Critics of the lenders’ continued use of the 9.5 percent loophole heralded the inspector general’s audit. "The depth and breadth of Nelnet's failure to comply with the law is breathtaking, and the cost to taxpayers is staggering,” said Rep. George Miller (D-Calif.), the senior Democrat on the House of Representatives Committee on Education and the Workforce. "In an era of high budget deficits, we must be vigilant about ensuring that available tax dollars are used to provide affordable college loans to families, not to provide excessive subsidies to banks."

Miller and others, including Sen.
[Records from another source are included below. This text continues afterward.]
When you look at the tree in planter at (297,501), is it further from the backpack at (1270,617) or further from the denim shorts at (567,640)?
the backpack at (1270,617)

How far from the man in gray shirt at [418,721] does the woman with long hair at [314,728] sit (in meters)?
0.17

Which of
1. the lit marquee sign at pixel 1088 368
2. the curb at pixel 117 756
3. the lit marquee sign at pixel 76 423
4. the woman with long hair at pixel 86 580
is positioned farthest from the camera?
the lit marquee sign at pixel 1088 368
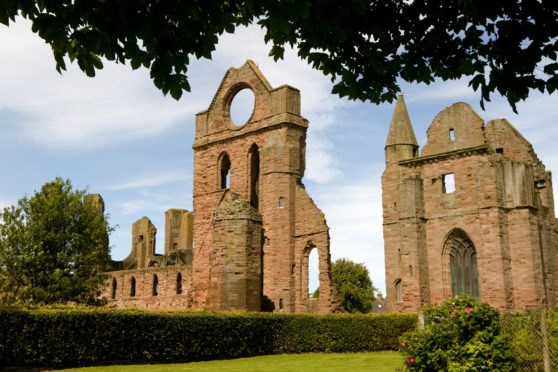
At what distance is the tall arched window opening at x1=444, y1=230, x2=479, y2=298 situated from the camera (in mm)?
28266

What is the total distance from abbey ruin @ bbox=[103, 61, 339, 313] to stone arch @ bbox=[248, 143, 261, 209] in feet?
0.18

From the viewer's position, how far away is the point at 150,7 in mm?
5160

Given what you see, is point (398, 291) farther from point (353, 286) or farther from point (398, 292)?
point (353, 286)

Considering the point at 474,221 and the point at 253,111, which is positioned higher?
the point at 253,111

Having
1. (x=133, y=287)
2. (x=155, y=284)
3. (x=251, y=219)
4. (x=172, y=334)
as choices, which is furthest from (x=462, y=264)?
(x=133, y=287)

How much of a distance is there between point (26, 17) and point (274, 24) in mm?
2068

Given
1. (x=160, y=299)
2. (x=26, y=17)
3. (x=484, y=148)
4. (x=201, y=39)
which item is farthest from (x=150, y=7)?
(x=160, y=299)

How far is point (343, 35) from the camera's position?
6.62m

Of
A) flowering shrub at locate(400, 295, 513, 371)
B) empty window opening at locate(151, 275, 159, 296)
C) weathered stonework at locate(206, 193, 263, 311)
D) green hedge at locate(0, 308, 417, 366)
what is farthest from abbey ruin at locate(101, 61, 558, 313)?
flowering shrub at locate(400, 295, 513, 371)

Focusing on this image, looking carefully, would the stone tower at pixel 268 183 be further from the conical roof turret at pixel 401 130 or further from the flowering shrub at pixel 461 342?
the flowering shrub at pixel 461 342

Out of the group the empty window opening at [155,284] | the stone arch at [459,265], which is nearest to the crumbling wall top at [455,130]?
the stone arch at [459,265]

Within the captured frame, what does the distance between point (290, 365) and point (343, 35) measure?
12.1m

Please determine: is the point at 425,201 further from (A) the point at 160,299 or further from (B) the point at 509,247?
(A) the point at 160,299

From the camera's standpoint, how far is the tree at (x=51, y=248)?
83.8 feet
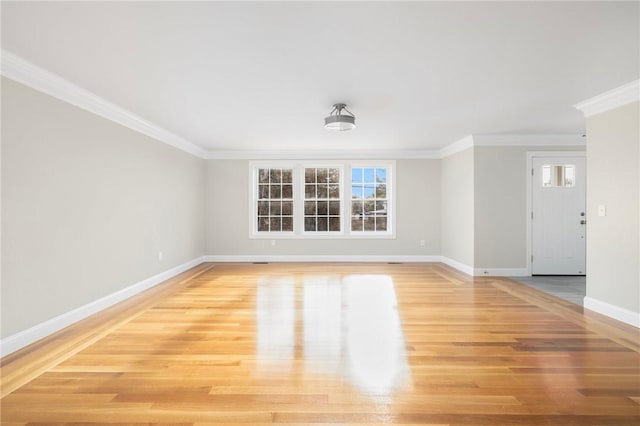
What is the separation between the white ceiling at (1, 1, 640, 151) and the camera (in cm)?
208

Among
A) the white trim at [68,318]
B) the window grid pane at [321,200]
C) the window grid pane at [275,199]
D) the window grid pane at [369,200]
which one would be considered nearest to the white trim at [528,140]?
the window grid pane at [369,200]

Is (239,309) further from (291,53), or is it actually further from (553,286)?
(553,286)

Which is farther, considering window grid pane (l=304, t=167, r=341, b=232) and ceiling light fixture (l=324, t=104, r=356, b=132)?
window grid pane (l=304, t=167, r=341, b=232)

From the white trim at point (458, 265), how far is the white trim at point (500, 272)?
11 centimetres

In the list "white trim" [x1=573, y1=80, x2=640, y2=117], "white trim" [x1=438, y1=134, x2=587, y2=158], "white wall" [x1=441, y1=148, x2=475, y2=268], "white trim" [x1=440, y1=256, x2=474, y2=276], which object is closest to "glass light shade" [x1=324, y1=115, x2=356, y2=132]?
"white trim" [x1=573, y1=80, x2=640, y2=117]

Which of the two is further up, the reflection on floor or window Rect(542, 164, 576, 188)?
window Rect(542, 164, 576, 188)

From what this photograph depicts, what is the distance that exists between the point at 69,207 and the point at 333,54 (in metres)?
3.02

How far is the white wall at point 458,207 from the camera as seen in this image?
19.2 feet

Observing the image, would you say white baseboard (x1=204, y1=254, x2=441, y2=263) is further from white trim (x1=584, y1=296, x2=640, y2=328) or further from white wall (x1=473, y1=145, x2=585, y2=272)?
white trim (x1=584, y1=296, x2=640, y2=328)

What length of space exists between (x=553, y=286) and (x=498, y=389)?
12.2 ft

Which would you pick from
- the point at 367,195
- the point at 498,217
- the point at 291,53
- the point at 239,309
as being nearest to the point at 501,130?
the point at 498,217

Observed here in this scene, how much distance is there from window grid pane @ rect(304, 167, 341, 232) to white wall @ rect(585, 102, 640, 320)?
448 centimetres

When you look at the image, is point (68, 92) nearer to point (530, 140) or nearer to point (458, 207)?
point (458, 207)

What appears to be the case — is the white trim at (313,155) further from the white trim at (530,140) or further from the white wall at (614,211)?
the white wall at (614,211)
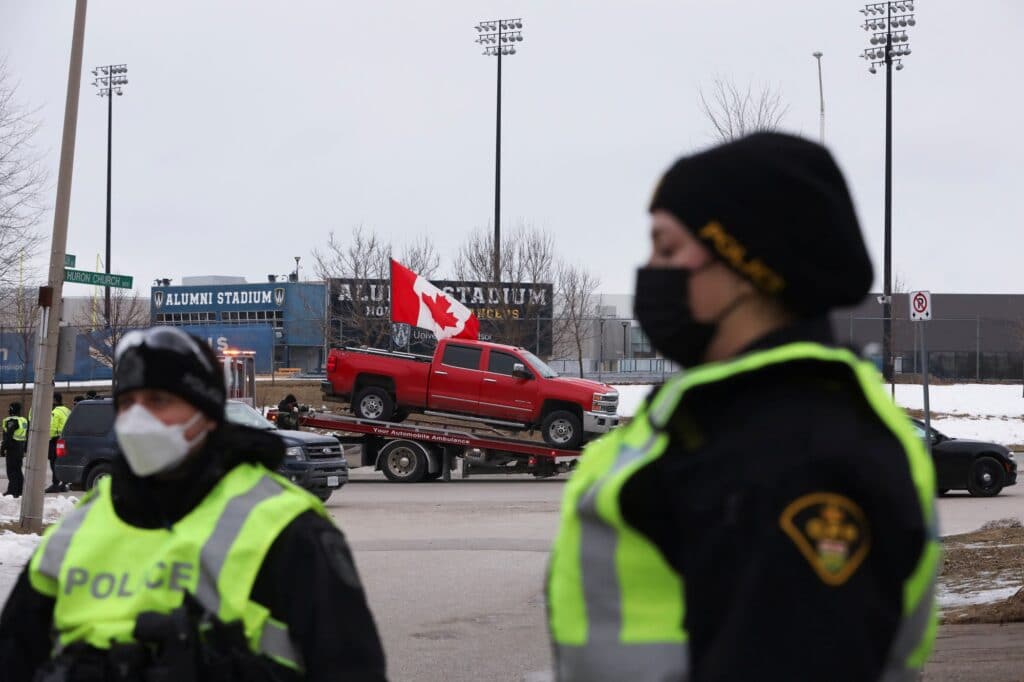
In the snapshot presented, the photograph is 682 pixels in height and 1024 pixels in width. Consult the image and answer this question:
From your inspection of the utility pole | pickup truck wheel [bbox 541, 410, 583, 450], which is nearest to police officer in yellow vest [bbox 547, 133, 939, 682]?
the utility pole

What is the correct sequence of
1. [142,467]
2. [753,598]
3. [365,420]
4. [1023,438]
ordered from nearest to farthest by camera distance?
1. [753,598]
2. [142,467]
3. [365,420]
4. [1023,438]

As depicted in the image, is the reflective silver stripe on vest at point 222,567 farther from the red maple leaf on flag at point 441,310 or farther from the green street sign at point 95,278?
the red maple leaf on flag at point 441,310

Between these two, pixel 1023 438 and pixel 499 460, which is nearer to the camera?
pixel 499 460

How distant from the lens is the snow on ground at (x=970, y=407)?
Result: 129 ft

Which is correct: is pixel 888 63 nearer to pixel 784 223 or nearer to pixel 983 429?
pixel 983 429

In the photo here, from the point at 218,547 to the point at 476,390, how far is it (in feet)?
82.9

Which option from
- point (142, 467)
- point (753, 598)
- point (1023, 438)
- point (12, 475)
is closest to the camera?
point (753, 598)

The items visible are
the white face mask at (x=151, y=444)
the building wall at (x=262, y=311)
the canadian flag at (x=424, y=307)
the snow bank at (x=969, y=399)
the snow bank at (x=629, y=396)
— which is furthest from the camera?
the building wall at (x=262, y=311)

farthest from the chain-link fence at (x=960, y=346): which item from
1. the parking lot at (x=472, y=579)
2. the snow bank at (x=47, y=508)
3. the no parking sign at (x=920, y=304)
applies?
the snow bank at (x=47, y=508)

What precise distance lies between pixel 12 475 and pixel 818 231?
929 inches

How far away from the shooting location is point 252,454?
3115 millimetres

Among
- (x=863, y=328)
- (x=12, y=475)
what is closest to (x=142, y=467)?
(x=12, y=475)

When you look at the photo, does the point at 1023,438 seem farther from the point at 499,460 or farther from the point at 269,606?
the point at 269,606

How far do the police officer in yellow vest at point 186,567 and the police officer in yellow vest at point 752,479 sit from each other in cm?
97
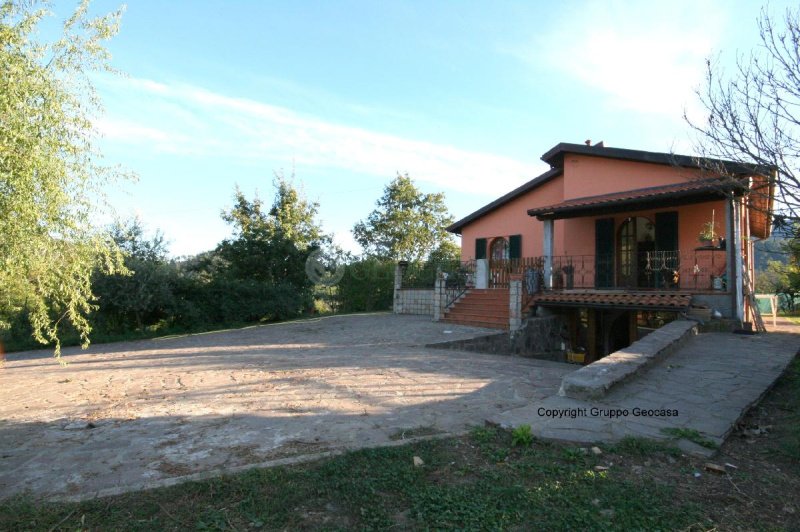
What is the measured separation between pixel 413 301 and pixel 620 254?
773 centimetres

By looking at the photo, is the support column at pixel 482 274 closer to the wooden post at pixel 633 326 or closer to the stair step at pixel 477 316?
the stair step at pixel 477 316

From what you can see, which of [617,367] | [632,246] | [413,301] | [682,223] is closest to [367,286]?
[413,301]

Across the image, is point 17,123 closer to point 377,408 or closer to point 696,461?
point 377,408

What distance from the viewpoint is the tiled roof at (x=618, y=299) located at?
31.7 ft

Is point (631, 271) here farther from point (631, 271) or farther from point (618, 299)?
point (618, 299)

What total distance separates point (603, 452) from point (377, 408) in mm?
2176

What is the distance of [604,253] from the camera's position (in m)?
13.3

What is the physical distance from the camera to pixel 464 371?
657cm

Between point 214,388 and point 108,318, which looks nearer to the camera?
point 214,388

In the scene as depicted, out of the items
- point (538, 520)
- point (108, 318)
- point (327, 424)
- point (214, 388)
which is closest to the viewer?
point (538, 520)

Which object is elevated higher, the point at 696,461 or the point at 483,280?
the point at 483,280

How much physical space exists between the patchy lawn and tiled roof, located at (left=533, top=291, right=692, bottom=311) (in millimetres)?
7113

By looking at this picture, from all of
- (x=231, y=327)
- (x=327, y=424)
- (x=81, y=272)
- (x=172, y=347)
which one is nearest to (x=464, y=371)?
(x=327, y=424)

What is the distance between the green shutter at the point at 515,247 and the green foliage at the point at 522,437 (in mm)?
13461
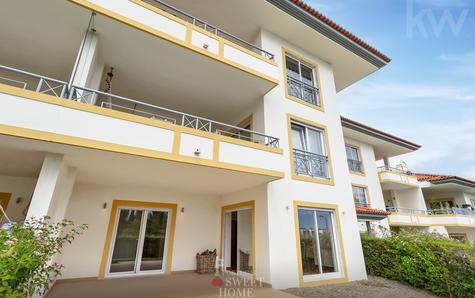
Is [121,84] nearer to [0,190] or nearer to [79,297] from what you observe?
[0,190]

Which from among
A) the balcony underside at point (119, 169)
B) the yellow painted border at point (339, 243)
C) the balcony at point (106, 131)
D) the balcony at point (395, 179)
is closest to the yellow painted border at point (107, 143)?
the balcony at point (106, 131)

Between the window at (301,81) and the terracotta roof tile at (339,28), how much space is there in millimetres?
1981

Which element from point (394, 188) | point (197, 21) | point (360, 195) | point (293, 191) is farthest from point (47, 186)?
point (394, 188)

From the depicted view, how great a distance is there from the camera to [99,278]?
726 centimetres

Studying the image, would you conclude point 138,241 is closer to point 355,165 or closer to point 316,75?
point 316,75

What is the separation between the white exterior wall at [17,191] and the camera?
22.6ft

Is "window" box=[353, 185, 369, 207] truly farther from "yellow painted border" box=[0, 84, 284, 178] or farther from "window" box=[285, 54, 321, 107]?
"yellow painted border" box=[0, 84, 284, 178]

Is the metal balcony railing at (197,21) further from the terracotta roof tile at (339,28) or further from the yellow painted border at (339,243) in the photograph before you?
the yellow painted border at (339,243)

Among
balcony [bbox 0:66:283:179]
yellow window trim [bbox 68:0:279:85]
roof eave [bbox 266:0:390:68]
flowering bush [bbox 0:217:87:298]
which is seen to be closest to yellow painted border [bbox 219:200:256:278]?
balcony [bbox 0:66:283:179]

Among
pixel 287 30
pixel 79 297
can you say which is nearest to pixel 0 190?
pixel 79 297

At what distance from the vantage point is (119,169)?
6043 mm

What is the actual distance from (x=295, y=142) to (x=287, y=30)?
5.41 m

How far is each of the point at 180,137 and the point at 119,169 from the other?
2114 millimetres

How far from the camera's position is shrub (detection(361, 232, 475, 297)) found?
6.69 meters
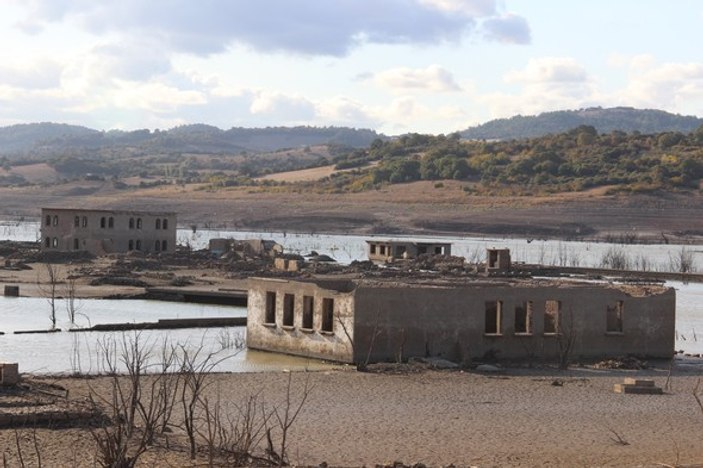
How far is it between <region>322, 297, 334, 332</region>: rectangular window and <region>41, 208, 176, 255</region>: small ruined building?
37296 millimetres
Edward M. Kennedy (D-Mass.), who pushed the Education Department to look into the Nelnet matter, and watchdog groups like the Project on Student Debt, urged Spellings to back the inspector general. “The secretary of education should make sure that Nelnet pays back every penny they've wrongly claimed and should use the near $1.2 billion saved to help students and families pay for college,” said Michael Dannenberg of the New America Foundation, who has aggressively criticized the 9.5 percent rate practice.

A spokeswoman for the Education Department, Katherine McLane, said that Spellings "takes protection of American taxpayers very seriously and is concerned about the issues raised in the inspector general's report." The department, she said, "is reviewing the report and will consider Nelnet's response before issuing a decision on how to proceed."

Watchdog groups fear that precedent favors Nelnet. Last summer, the inspector general released a similar audit recommending that the department collect $36 million that it concluded the New Mexico Educational Assistance Foundation had wrongly collected by taking advantage of the 9.5 percent rate loophole.

In that case, Spellings rejected the auditor’s findings.